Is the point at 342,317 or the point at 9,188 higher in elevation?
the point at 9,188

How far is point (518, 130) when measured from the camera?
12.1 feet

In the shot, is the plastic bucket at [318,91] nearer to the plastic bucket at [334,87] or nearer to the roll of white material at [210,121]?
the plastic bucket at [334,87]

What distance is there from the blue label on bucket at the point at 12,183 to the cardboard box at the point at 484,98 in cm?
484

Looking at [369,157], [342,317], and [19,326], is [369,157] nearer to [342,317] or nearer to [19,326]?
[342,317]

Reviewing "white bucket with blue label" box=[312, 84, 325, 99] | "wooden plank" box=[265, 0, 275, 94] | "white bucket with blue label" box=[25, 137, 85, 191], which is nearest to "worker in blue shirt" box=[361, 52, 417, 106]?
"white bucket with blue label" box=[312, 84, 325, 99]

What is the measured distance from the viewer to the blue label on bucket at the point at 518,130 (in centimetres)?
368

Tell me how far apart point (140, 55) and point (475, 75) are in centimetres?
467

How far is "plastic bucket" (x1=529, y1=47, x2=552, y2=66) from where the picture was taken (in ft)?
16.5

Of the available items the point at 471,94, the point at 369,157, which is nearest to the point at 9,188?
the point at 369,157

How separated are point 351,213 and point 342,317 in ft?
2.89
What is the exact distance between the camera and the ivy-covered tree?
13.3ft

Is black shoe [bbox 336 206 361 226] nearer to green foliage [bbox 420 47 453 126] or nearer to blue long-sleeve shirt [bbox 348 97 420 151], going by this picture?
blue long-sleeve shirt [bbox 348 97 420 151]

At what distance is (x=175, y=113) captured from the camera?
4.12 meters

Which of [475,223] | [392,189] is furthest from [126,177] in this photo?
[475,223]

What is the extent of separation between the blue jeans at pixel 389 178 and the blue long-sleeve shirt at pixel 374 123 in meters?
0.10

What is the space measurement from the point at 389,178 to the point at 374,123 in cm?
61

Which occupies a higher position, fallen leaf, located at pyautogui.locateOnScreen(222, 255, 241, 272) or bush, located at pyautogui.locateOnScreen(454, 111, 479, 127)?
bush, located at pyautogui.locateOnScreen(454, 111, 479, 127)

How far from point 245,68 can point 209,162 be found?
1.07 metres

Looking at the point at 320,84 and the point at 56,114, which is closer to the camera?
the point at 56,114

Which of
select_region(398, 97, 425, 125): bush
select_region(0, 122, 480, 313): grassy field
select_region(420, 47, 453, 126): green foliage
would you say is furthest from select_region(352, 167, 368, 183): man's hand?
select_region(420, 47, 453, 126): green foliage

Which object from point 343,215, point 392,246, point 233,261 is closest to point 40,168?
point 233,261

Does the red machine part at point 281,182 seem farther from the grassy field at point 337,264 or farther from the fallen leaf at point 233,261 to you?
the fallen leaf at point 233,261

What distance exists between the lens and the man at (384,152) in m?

→ SET TASK
Turn the listing above into a numbered list, one item per line, and leave out the blank lines.

→ RESULT OF THIS TASK
1. Is the point at 342,317 or the point at 9,188 higher in elevation?
2. the point at 9,188
3. How far is point (518, 130) when measured from the camera?
4. 12.1 feet
5. In the shot, is the plastic bucket at [318,91] nearer to the plastic bucket at [334,87] or nearer to the roll of white material at [210,121]?
6. the plastic bucket at [334,87]
7. What distance is there from the blue label on bucket at the point at 12,183 to the cardboard box at the point at 484,98 in cm?
8. 484
9. Looking at [369,157], [342,317], and [19,326], is [369,157] nearer to [342,317] or nearer to [19,326]?
10. [342,317]
11. Reviewing "white bucket with blue label" box=[312, 84, 325, 99] | "wooden plank" box=[265, 0, 275, 94] | "white bucket with blue label" box=[25, 137, 85, 191], which is nearest to "worker in blue shirt" box=[361, 52, 417, 106]?
12. "white bucket with blue label" box=[312, 84, 325, 99]
13. What is the measured distance from the viewer to the blue label on bucket at the point at 518,130 (in centimetres)?
14. 368
15. Tell me how far apart point (140, 55) and point (475, 75) are in centimetres?
16. 467
17. How far is "plastic bucket" (x1=529, y1=47, x2=552, y2=66) from where the picture was taken (in ft)?
18. 16.5
19. Of the available items the point at 471,94, the point at 369,157, which is nearest to the point at 9,188?
20. the point at 369,157
21. How separated are point 351,213 and point 342,317 in ft?
22. 2.89
23. What is the exact distance between the camera and the ivy-covered tree?
24. 13.3ft
25. Is black shoe [bbox 336 206 361 226] nearer to green foliage [bbox 420 47 453 126] or nearer to blue long-sleeve shirt [bbox 348 97 420 151], going by this picture?
26. blue long-sleeve shirt [bbox 348 97 420 151]
27. At what distance is (x=175, y=113) captured from the camera?
28. 4.12 meters
29. Which of [475,223] | [392,189] is furthest from [126,177] in this photo?
30. [475,223]
31. What is the extent of separation between the blue jeans at pixel 389 178 and the blue long-sleeve shirt at pixel 374 123 in meters?
32. 0.10
33. What is the space measurement from the point at 389,178 to the point at 374,123 in cm?
34. 61
35. Which occupies a higher position, fallen leaf, located at pyautogui.locateOnScreen(222, 255, 241, 272) or bush, located at pyautogui.locateOnScreen(454, 111, 479, 127)?
36. bush, located at pyautogui.locateOnScreen(454, 111, 479, 127)
37. How far from point 245,68 can point 209,162 be found?
38. 1.07 metres
39. Looking at the point at 320,84 and the point at 56,114, which is closer to the camera?
40. the point at 56,114
41. Which of
42. select_region(398, 97, 425, 125): bush
43. select_region(0, 122, 480, 313): grassy field
44. select_region(420, 47, 453, 126): green foliage
45. would you say is furthest from select_region(352, 167, 368, 183): man's hand?
46. select_region(420, 47, 453, 126): green foliage
47. Which object from point 343,215, point 392,246, point 233,261 is closest to point 40,168?
48. point 233,261
49. Does the red machine part at point 281,182 seem farther from the grassy field at point 337,264 or farther from the fallen leaf at point 233,261 to you?
50. the fallen leaf at point 233,261
51. What distance exists between the lens and the man at (384,152) in m?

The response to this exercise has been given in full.